Red Lipstick, Purple Bandanas, and Green Flags: The Feminist Transformation of ‘Difficult Monuments’ during the Recent Chilean Social Upheaval

Thursday, 10 July 2025: 00:15
Location: ASJE016 (Annex of the Faculty of Legal, Economic, and Social Sciences)
Oral Presentation
Valentina ROZAS-KRAUSE, Universidad Adolfo Ibáñez, Chile
Between October 2019 and March 2020, Chilean cities witnessed a massive social upheaval, only comparable in size and impact, to the great protests against the military dictatorship (1973-1990). Known in Chile as “estallido social” these six months of unrest radically changed the center of Santiago, the Chilean capital. Two interconnected forces occupied the public space of Santiago: a student movement that took over streets and subway stations, and a massive feminist march that congregated over a million people to protest violence against women, and demand gender equality.
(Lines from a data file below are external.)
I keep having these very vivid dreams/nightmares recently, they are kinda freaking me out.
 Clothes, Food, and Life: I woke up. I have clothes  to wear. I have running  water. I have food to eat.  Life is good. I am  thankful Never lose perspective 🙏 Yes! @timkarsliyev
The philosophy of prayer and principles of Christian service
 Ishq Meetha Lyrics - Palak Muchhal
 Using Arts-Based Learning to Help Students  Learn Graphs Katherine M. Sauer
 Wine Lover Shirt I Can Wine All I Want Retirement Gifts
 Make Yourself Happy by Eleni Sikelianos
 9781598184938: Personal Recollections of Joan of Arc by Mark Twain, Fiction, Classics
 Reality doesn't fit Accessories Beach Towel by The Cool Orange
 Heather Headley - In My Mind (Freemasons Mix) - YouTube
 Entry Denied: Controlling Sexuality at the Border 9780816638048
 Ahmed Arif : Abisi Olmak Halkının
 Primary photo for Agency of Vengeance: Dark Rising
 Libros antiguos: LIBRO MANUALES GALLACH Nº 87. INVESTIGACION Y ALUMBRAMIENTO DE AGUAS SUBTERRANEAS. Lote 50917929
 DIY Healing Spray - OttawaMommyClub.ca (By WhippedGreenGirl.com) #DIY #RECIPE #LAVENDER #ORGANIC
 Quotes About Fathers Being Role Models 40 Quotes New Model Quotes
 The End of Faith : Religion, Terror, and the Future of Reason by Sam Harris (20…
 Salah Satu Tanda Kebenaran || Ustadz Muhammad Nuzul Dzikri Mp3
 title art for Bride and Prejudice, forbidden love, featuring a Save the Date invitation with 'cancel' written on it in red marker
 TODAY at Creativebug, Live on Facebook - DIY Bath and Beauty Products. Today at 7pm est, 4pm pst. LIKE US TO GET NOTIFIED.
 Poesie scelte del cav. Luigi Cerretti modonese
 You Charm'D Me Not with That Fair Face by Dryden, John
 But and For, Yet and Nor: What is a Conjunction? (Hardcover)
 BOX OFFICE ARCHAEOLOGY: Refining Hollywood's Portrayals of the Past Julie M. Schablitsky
Although ephemeral, these protests left permanent marks in the city: from graffiti, destruction, and occupation, to the reappropriation of existing monuments. Only 4,7% of Santiago’s monuments represent real women, a grim statistic that is echoed around the world. Yet in the heat of the upheaval, protesters and women’s groups took the problem of female representation into their own hands. Guided by an intersectional lens, this paper analyzes three monuments of ‘difficult heritage’ in Santiago to understand how they were transformed physically and symbolically into sites of feminist solidarity. The cases are: a feminized colonial monument; a traditional equestrian bronze covered in purple paint; and the destruction of a monument dedicated to female victims of the military dictatorship. The stakes are high, together these monuments speak about European colonization, the nation-state, ongoing conflict with indigenous populations, past and present violence against women, as well as the oversight of feminine historical agency. Each case represents a typology of monument-appropriation, and its analysis will help to unravel distinct tactics and agents of solidarity. Simultaneously, a visual and spatial reading of these monuments as a series will create a counter-archive of possibilities for female representation in public space. This is particularly important considering that city officials are currently erasing these appropriations, in an attempt to ‘clean’ Santiago.